Pemberantasan korupsi menjadi ikon kosong yang juntrungannya tak jelas. Rakyat cuma bisa bertanya, “Mau dikemanakan kasus Bank Century dan kasus mafia pajak Gayus Tambunan?” Bagi rakyat, “siapa bermain untuk apa dan apa yang dimainkan untuk siapa” merupakan misteri. Demikian pula dengan hak angket mafia pajak. Apa targetnya, siapa yang dibidik, dan bagaimana hasil akhirnya sangat tidak jelas.

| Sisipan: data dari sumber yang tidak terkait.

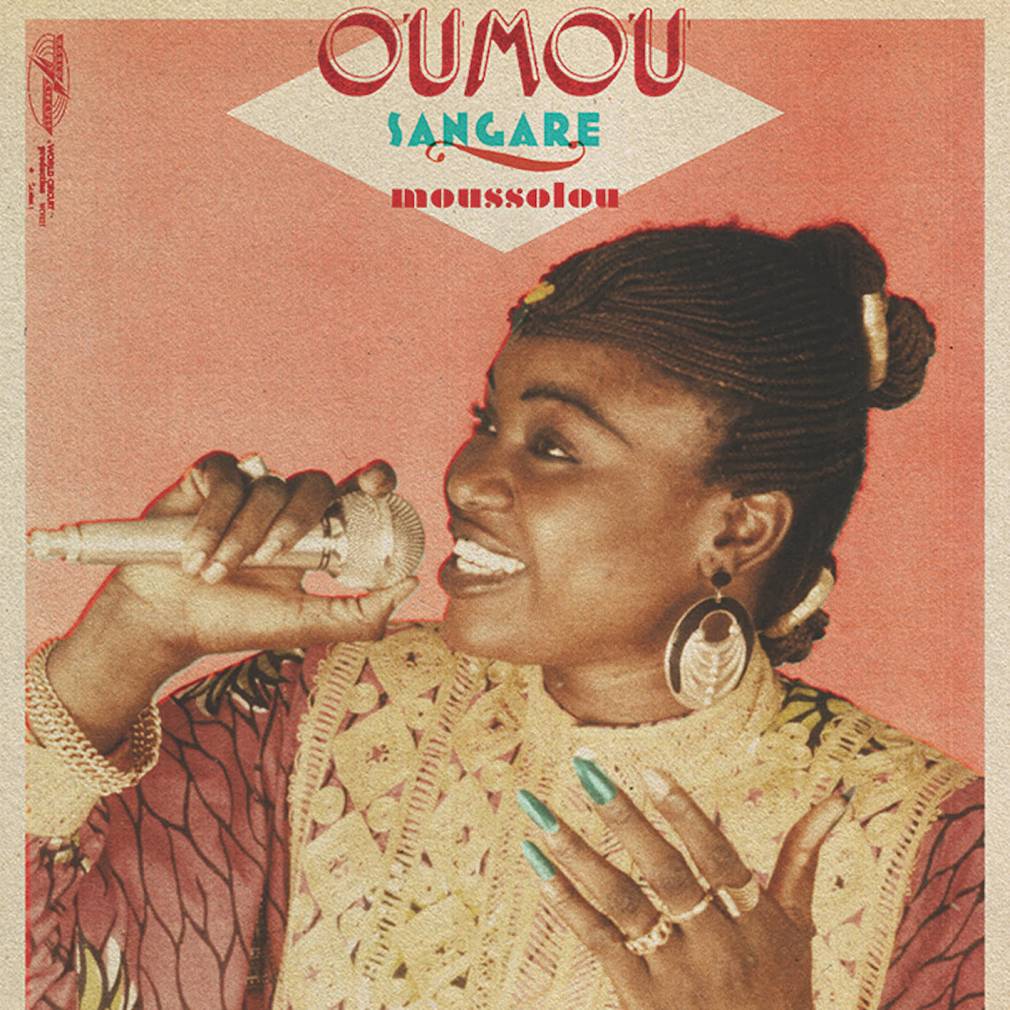What Do You Know About Oumou Sangaré?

Sekilas dinamika politik DPR tampak semarak, tetapi cenderung gaduh. Hiruk-pikuk politik di DPR bisa jadi akan berkembang jadi tak menentu dan membuat politik makin keruh. Celakanya, DPR bisa dicap sebagai pendorong utama bagi memanasnya politik di Indonesia. Ulah sejumlah anggota DPR terkesan hanya sekadar untuk memberi warna bahwa para anggota Dewan seolah-olah sudah menunjukkan kinerja politik demi kepentingan rakyat yang memilihnya.
Menyudahi Dramaturgi
Rakyat sangat berharap agar anggota DPR dapat menyudahi dramaturgi yang mengecewakan. Pernyataan keras tentang pembohongan publik yang dideklarasikan tokoh agama tidak saja menjadi peringatan kepada lembaga eksekutif, tetapi juga lembaga legislatif dan yudikatif.
Karena tak satu pun ingin tragedi berdarah 1965/1966 dan 1998 terulang, DPR harus bisa menunjukkan komitmen dan konsistensinya dalam menjalankan tugas pokok fungsinya (legislasi, pengawasan, dan anggaran). DPR harus memberi kepastian politik kepada rakyat bahwa mereka telah melaksanakan mekanisme saling imbang saling kontrol secara maksimal kepada pemerintah.
Energi parlemen semestinya difokuskan untuk meningkatkan kualitasnya melaksanakan fungsinya. Bukan semata-mata untuk merekayasa politik demi kepentingan sempit yang berlatar motif tertentu. Gonjang-ganjing di DPR selama ini berpangkal dari ketidakjujuran, ketidakadilan, dan ketidaktegasan DPR dalam melaksanakan fungsi utamanya itu. Energi DPR lebih terfokus pada kepentingan berdurasi jangka pendek belaka.
Oleh karena itu, politik celingak-celinguk antara partai dan partai di parlemen harus segera dihentikan. Politik celingak-celinguk hanya mereduksi parlemen serta membuat DPR dan pemerintah saling menyandera.
Terlalu mahal ongkos sosialnya bila kesabaran rakyat telanjur hilang dan menorehkan kembali darahnya demi meluruskan cita-cita para pendiri bangsa dan negara ini.